##### Information given
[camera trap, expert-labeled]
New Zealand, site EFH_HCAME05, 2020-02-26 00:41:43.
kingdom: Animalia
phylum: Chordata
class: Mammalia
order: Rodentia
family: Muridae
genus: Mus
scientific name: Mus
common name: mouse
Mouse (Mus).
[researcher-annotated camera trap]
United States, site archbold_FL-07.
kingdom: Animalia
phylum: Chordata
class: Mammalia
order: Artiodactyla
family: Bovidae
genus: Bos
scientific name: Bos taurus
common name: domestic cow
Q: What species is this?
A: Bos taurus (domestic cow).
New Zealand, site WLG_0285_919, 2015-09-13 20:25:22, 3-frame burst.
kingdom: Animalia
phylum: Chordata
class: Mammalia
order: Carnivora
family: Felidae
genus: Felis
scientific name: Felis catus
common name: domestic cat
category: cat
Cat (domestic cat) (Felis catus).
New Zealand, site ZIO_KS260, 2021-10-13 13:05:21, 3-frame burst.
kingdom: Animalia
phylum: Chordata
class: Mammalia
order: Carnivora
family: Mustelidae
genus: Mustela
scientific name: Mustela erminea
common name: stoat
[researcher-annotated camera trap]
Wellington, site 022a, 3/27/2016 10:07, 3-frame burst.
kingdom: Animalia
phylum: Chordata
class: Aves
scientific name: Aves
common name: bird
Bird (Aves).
##########
### The problem:
Note each line of the entries that has "site" in it, and copy those lines.

### Result of the task:
New Zealand, site EFH_HCAME05, 2020-02-26 00:41:43.
United States, site archbold_FL-07.
New Zealand, site WLG_0285_919, 2015-09-13 20:25:22, 3-frame burst.
New Zealand, site ZIO_KS260, 2021-10-13 13:05:21, 3-frame burst.
Wellington, site 022a, 3/27/2016 10:07, 3-frame burst.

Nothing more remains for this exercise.